(Written request):
Swap "metal roller shutter" for "steel roller shutter" throughout all the rows below and write them out again with everything else unchanged. Leave the pictures out.

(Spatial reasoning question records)
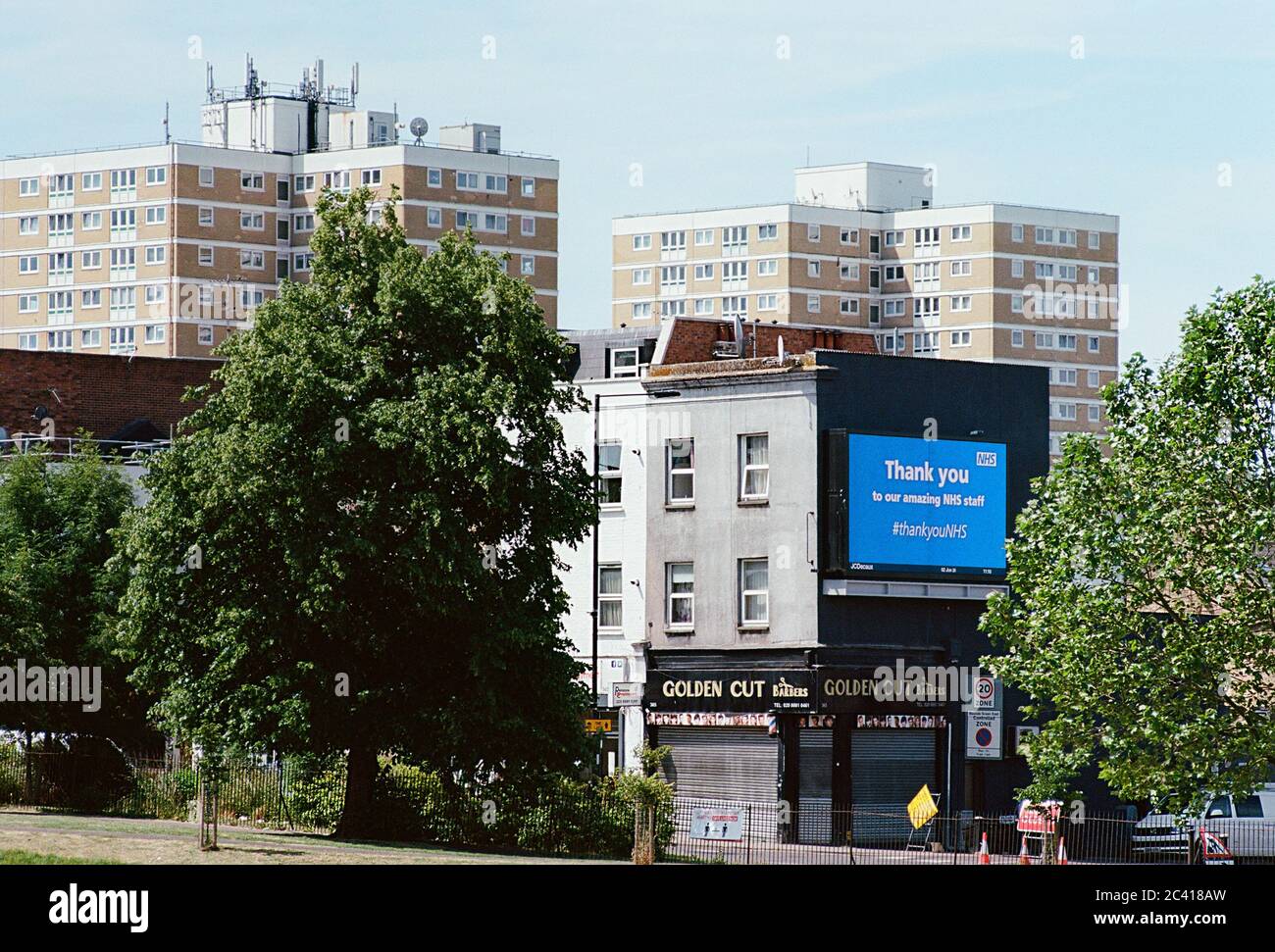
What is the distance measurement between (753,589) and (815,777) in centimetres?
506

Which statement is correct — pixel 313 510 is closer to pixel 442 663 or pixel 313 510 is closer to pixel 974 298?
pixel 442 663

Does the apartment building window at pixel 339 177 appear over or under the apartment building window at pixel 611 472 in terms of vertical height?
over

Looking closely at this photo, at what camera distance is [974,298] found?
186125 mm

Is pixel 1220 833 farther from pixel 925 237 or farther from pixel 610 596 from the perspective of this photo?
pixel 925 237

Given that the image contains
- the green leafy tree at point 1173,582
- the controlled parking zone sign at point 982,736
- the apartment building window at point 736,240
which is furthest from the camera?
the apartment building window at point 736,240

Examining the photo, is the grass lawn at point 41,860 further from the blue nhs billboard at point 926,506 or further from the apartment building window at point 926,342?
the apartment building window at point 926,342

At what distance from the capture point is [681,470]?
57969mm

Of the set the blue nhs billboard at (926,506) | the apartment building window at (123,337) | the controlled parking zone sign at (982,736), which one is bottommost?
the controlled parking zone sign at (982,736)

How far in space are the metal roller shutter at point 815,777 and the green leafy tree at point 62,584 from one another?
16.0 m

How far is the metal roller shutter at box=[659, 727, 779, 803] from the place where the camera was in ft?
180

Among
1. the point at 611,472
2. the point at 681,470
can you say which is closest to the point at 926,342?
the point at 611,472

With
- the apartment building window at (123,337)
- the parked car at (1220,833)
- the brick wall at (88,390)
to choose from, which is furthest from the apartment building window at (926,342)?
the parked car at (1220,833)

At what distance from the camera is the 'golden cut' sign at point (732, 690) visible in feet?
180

(Final result):
What is the distance measurement between (753,589) and (815,777) in centimetres?
506

Which statement is correct — pixel 313 510 is closer to pixel 442 663 or pixel 313 510 is closer to pixel 974 298?
pixel 442 663

Does the apartment building window at pixel 339 177 appear over or under the apartment building window at pixel 611 472 in terms of vertical height?
over

Looking closely at this photo, at what camera distance is [974,298] found?
186125 mm

Is pixel 1220 833 farther from pixel 925 237 or farther from pixel 610 596 from the perspective of this photo?
pixel 925 237

Given that the image contains
- the green leafy tree at point 1173,582
- the controlled parking zone sign at point 982,736
- the apartment building window at point 736,240
which is furthest from the camera?
the apartment building window at point 736,240

Examining the photo, is the grass lawn at point 41,860 further from the blue nhs billboard at point 926,506 or further from the apartment building window at point 926,342?
the apartment building window at point 926,342

At what distance from the capture point is [681,470]?
57969mm

Of the set the blue nhs billboard at (926,506) | the apartment building window at (123,337) | the controlled parking zone sign at (982,736), which one is bottommost?
the controlled parking zone sign at (982,736)

How far in space are the steel roller shutter at point 815,777 and the green leafy tree at point 62,584 from one another?
16.0 m

How far is the steel roller shutter at box=[659, 727, 779, 803] from the place where the camera was in ft?
180

Among
1. the point at 611,472
2. the point at 681,470
can you say which is closest to the point at 926,342?
the point at 611,472

With
- the apartment building window at (123,337)
- the parked car at (1220,833)
- the brick wall at (88,390)
to choose from, which is furthest from the apartment building window at (926,342)?
the parked car at (1220,833)

At what distance from the camera is the 'golden cut' sign at point (732, 690) visible in feet?
180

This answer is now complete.